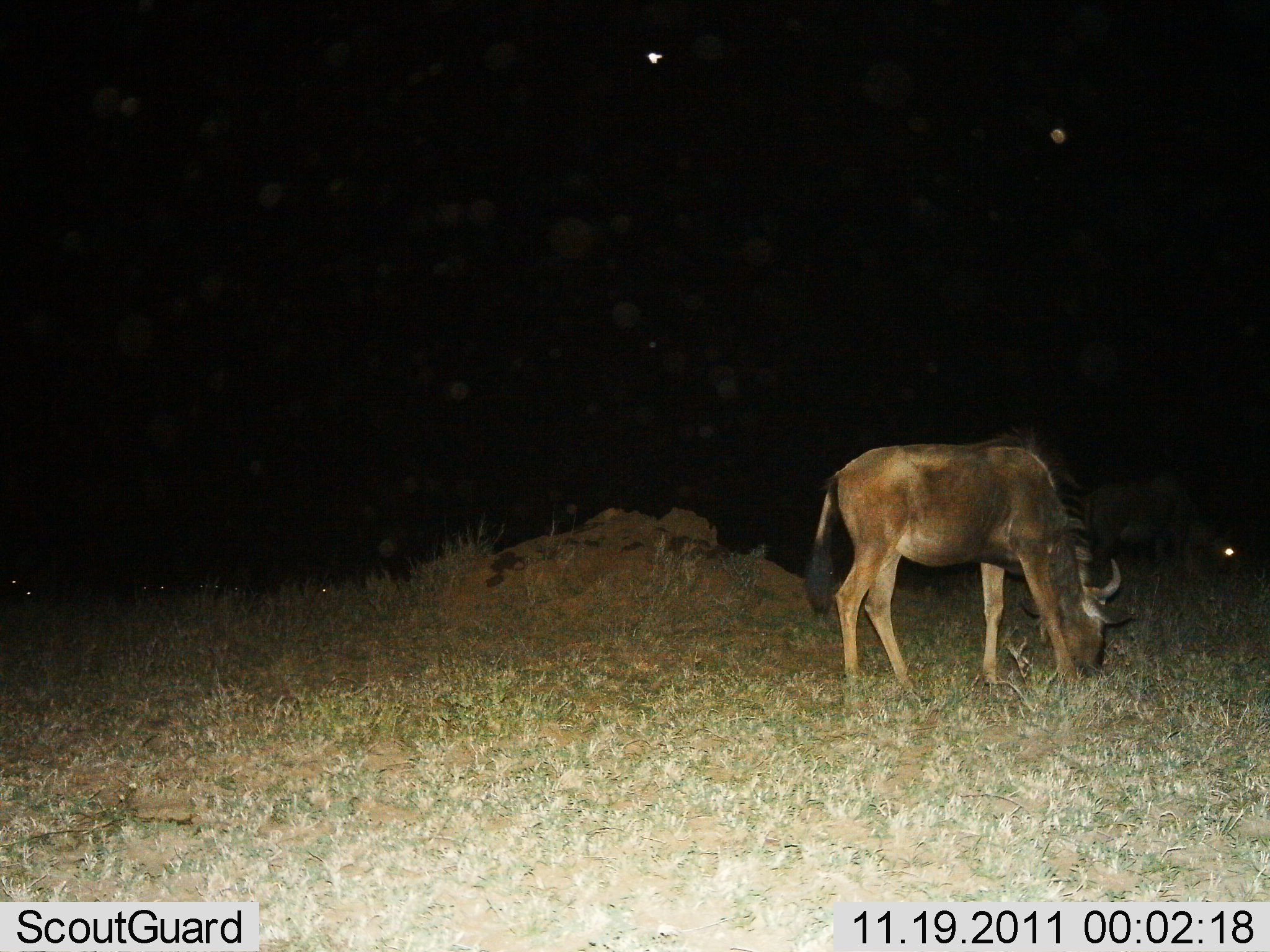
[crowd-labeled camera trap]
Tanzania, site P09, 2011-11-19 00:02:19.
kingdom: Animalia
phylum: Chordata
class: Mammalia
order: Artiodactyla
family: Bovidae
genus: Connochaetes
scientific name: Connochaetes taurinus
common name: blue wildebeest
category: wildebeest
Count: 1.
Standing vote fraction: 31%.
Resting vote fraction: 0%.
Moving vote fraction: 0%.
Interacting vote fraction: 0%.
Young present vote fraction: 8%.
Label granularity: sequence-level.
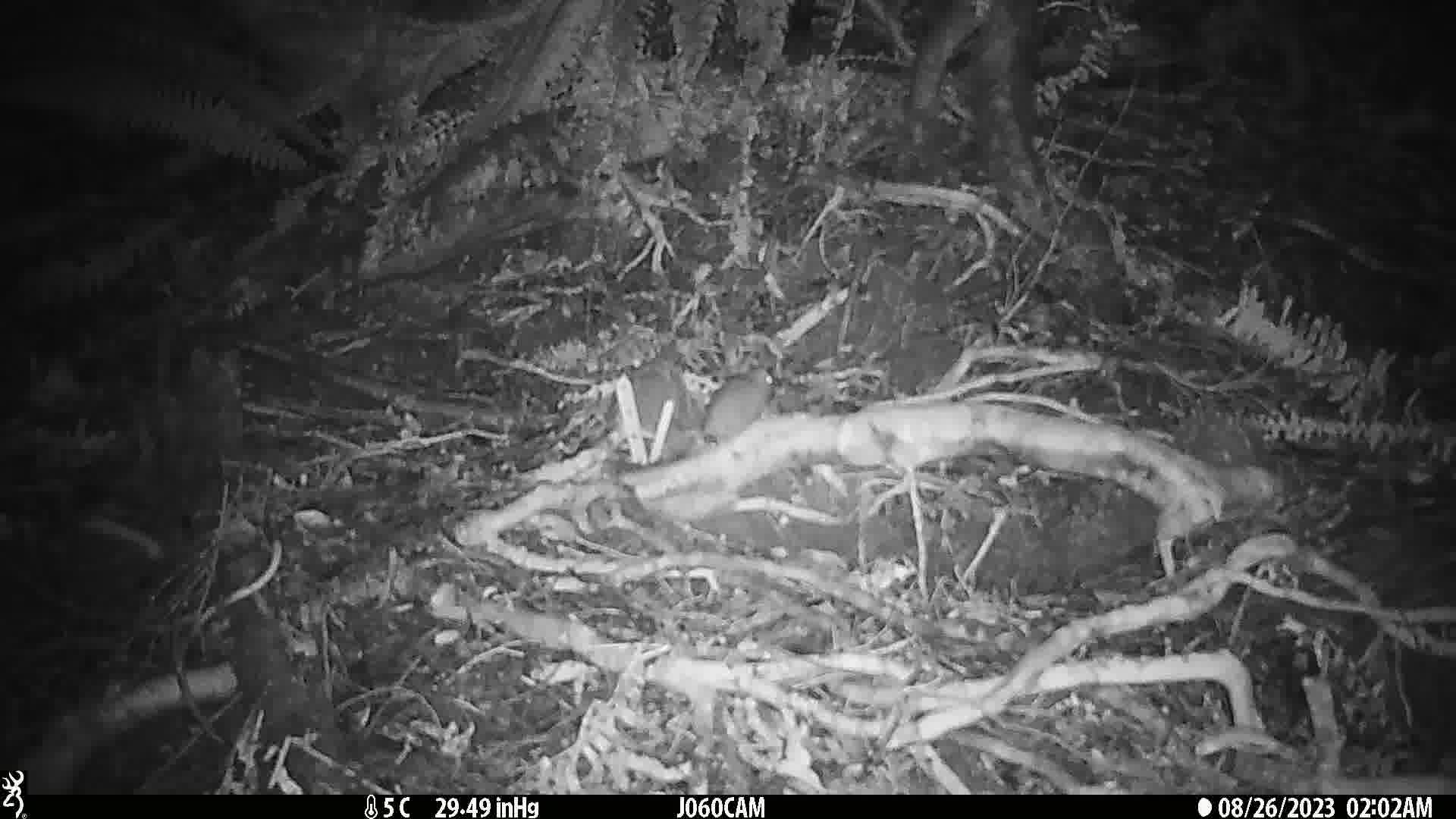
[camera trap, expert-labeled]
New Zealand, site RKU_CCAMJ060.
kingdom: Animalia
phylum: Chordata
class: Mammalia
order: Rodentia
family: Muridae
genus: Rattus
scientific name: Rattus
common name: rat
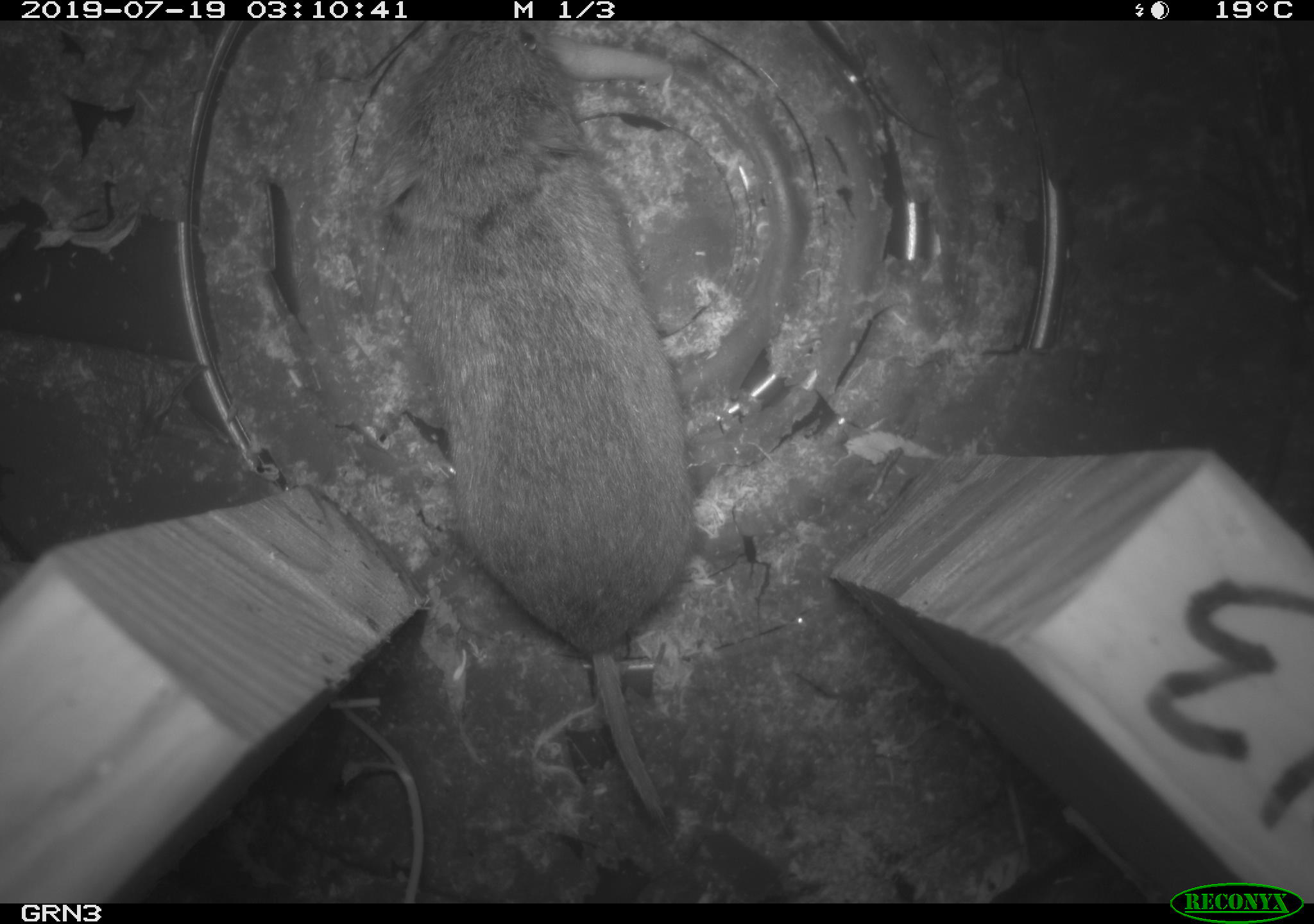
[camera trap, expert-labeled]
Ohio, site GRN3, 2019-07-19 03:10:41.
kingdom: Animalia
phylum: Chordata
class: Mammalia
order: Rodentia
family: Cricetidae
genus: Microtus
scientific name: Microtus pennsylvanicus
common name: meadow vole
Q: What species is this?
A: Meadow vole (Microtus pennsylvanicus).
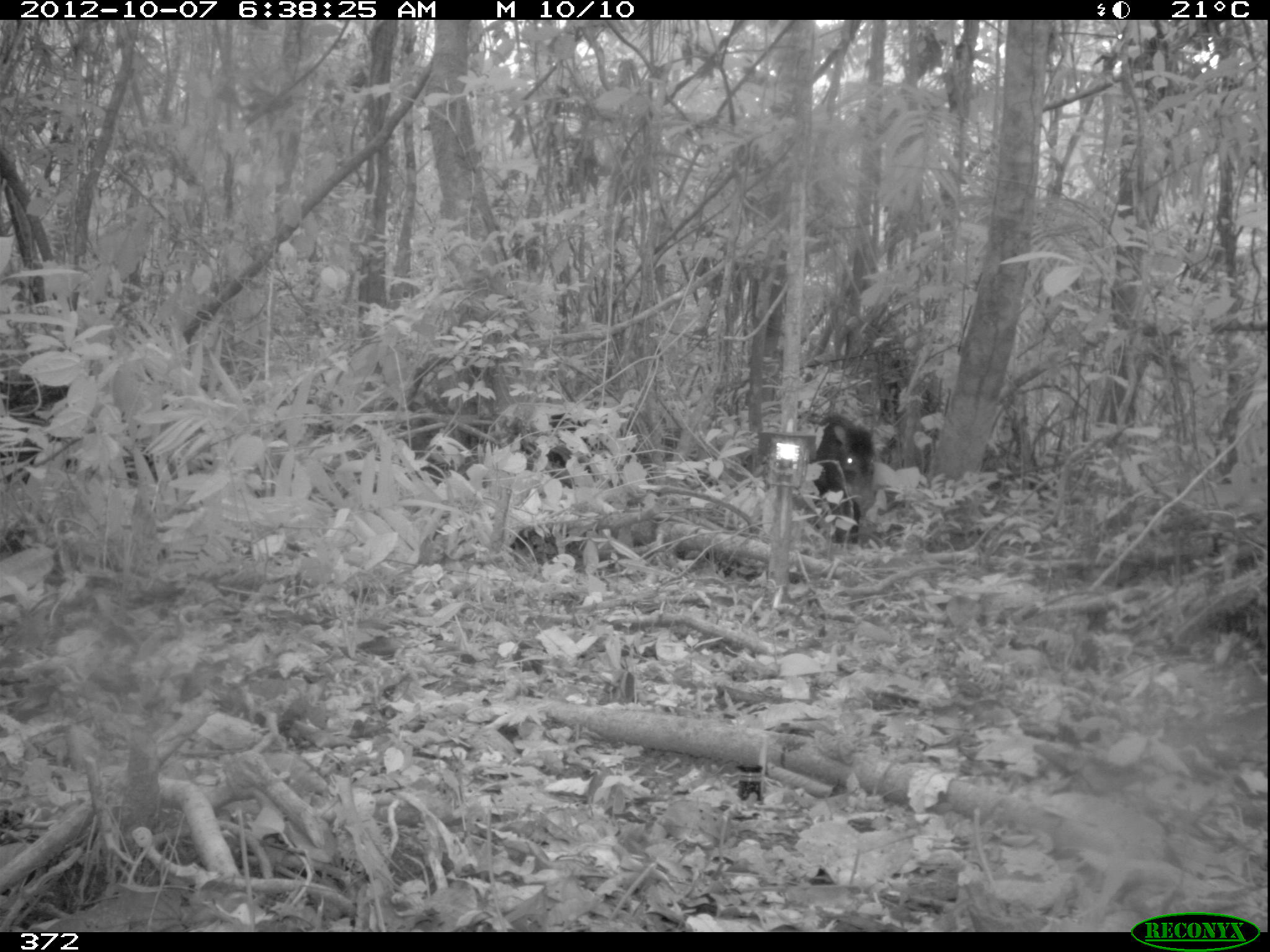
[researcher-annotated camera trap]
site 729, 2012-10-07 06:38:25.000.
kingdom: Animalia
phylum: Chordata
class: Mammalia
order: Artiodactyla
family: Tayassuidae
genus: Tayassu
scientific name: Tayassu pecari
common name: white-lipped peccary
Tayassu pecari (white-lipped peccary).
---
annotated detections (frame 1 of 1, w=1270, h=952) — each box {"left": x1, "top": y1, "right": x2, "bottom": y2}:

## TASK BRIEF
Set down exactly the lines of the listing above, from the line holding "common name: white-lipped peccary" through its last line, with nothing added.

## SOLUTION TO THE EXERCISE
common name: white-lipped peccary
Tayassu pecari (white-lipped peccary).
---
annotated detections (frame 1 of 1, w=1270, h=952) — each box {"left": x1, "top": y1, "right": x2, "bottom": y2}:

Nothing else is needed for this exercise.